CBF pós-Teixeira vai virar uma Faixa de Gaza, diz repórter do 'Estadão'

Sílvio Barsetti lembra de relação difícil do ex-dirigente com imprensa, cita furo da exclusão do Morumbi e destaca perfil da revista 'Piauí'

Por Leonardo Filipo Rio de Janeiro
Cobrindo a CBF há mais de 15 anos, a carreira do repórter Silvio Barsetti, do "Estado de S. Paulo", se confunde com a gestão de Ricardo Teixeira na entidade. Em 1988, ainda estagiário do "Jornal dos Sports", Barsetti acompanhou os preparativos da disputa que levaria Teixeira ao poder no ano seguinte. O então iniciante jornalista viu os candidatos Octávio Pinto Guimarães e Nabi Abi Chedid desistirem da disputa e o novo presidente ser aclamado. Em um dos primeiros contatos com o dirigente, experimentou o estilo pouco afeito ao relacionamento com a imprensa.
- Eu lembro que fiz uma pergunta, acho que sobre a eleição dele, que ele me humilhou. Me deu uma "voadora no pescoço". Comecei a gaguejar, queria fugir dali. Mas não fiquei com raiva. Várias vezes ele me tratou mal, vária vezes me tratou bem. É do jogo. Teixeira já era avesso nas primeiras entrevistas. Talvez por insegurança ou pouca flexibilidade. Ele cortava no meio as perguntas e respondia com certa dose de agressividade as perguntas que o incomodavam – disse Barsetti.
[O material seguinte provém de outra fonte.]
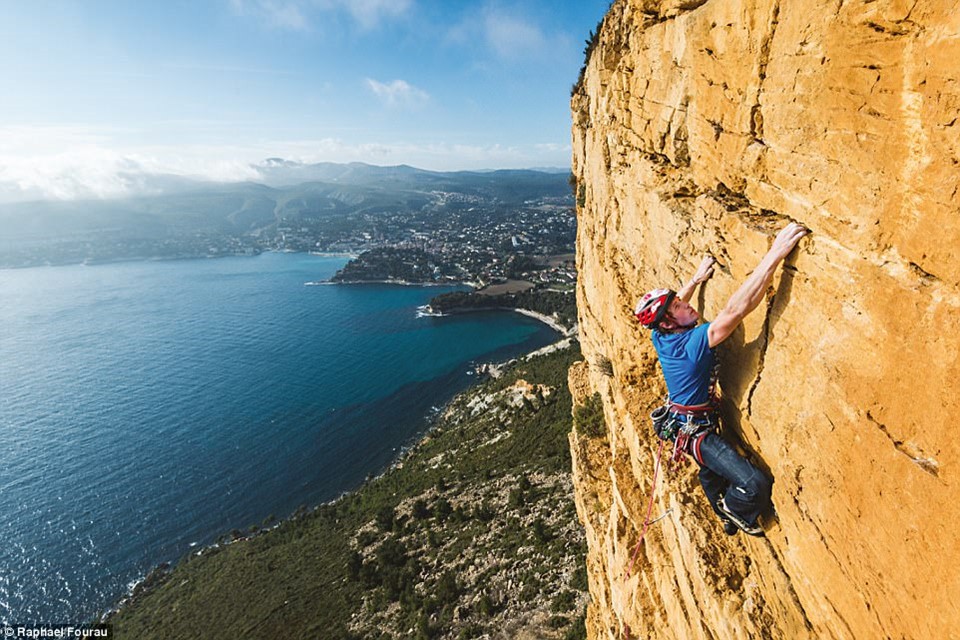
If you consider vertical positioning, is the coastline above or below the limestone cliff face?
below

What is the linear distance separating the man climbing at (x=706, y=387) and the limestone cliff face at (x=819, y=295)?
18 cm

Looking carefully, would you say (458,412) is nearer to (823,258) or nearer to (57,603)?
(57,603)

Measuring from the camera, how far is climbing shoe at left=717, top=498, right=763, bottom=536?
4.42m

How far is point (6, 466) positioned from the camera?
51.2 metres

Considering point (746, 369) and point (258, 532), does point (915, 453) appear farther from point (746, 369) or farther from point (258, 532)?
point (258, 532)

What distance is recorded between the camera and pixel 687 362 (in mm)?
4598

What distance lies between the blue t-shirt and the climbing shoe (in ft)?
3.40

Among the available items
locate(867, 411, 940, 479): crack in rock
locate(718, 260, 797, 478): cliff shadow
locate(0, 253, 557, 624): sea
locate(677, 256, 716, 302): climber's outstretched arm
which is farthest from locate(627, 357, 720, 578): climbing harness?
locate(0, 253, 557, 624): sea

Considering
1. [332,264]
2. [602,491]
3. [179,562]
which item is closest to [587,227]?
[602,491]

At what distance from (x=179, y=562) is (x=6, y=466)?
2999 centimetres

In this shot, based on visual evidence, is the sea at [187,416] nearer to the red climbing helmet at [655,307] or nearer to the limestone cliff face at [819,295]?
the limestone cliff face at [819,295]

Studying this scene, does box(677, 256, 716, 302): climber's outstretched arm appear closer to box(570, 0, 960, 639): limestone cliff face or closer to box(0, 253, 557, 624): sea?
box(570, 0, 960, 639): limestone cliff face

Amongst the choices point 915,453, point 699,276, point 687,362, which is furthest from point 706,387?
point 915,453

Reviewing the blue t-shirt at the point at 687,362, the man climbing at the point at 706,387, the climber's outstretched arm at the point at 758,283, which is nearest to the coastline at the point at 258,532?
the man climbing at the point at 706,387
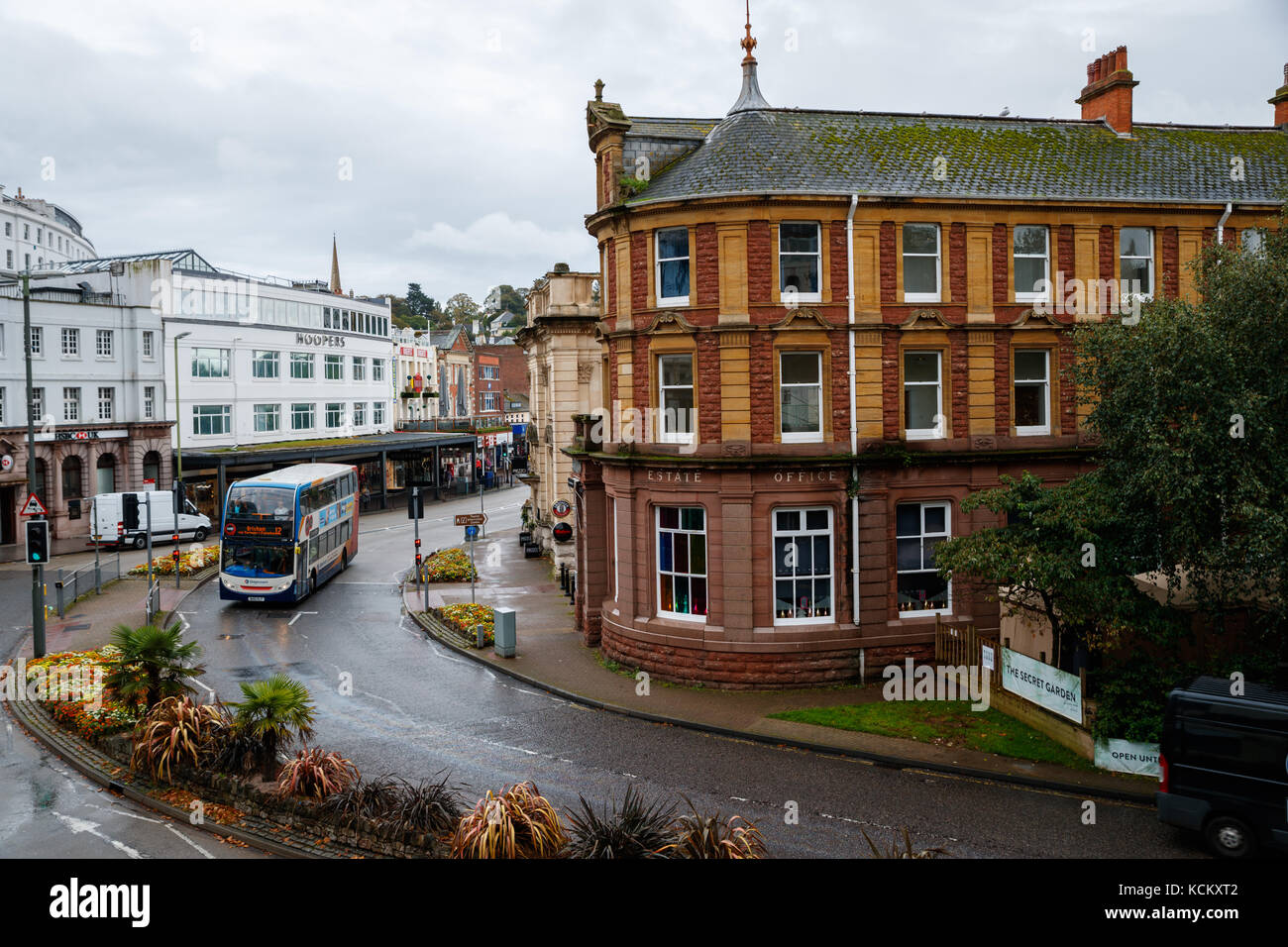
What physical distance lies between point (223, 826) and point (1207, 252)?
19.0 metres

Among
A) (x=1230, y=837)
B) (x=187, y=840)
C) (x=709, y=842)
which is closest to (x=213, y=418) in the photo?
(x=187, y=840)

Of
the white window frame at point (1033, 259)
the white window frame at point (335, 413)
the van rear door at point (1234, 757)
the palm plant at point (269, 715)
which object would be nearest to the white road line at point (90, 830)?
the palm plant at point (269, 715)

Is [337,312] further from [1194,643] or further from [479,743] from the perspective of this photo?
[1194,643]

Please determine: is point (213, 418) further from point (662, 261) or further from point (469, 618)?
point (662, 261)

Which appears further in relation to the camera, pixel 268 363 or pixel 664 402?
pixel 268 363

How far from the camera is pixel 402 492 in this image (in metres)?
72.2

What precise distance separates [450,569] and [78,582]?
12766mm

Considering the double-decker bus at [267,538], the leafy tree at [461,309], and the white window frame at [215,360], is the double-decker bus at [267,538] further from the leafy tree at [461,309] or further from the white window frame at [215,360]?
the leafy tree at [461,309]

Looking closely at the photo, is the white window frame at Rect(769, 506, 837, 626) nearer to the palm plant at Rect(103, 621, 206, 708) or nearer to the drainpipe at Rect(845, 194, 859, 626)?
the drainpipe at Rect(845, 194, 859, 626)

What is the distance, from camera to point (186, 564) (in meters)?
38.5

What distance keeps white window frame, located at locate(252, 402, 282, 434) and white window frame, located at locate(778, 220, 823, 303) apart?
47.1m

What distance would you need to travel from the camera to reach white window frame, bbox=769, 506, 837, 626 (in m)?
21.7

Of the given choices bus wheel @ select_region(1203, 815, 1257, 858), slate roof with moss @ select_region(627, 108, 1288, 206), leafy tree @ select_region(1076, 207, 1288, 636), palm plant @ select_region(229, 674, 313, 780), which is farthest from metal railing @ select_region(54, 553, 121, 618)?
bus wheel @ select_region(1203, 815, 1257, 858)
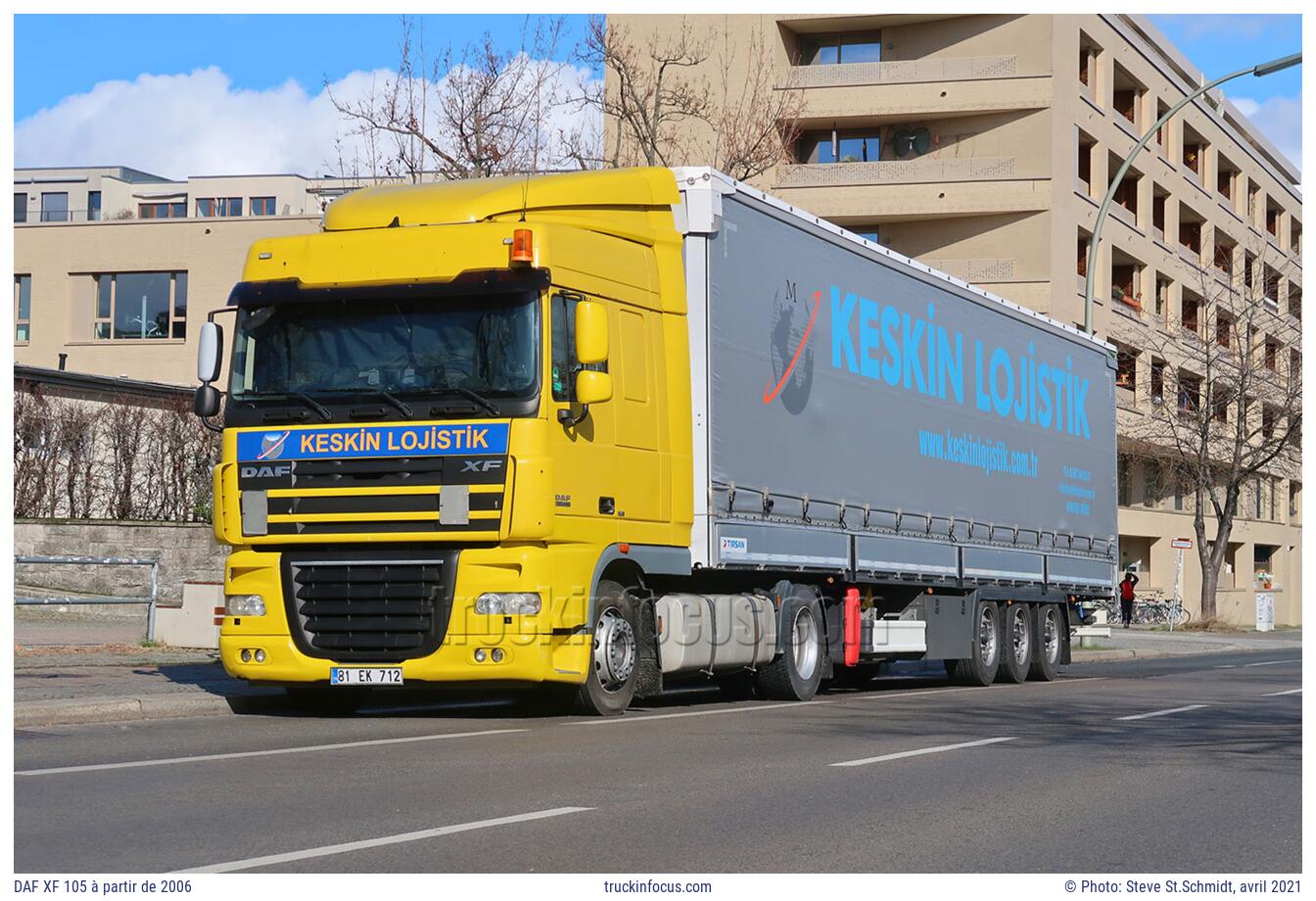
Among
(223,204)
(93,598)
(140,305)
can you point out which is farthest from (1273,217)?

Na última quarta-feira, dois dias depois do anúncio da saída de Teixeira da CBF, o repórter da sucursal carioca do “Estadão” esteve no “Redação SporTV”. Afirmou que a renúncia do dirigente havia sido decidia em outubro do ano passado e que a carta lida pelo atual presidente da entidade, José Maria Marin, estava pronta desde antes do carnaval.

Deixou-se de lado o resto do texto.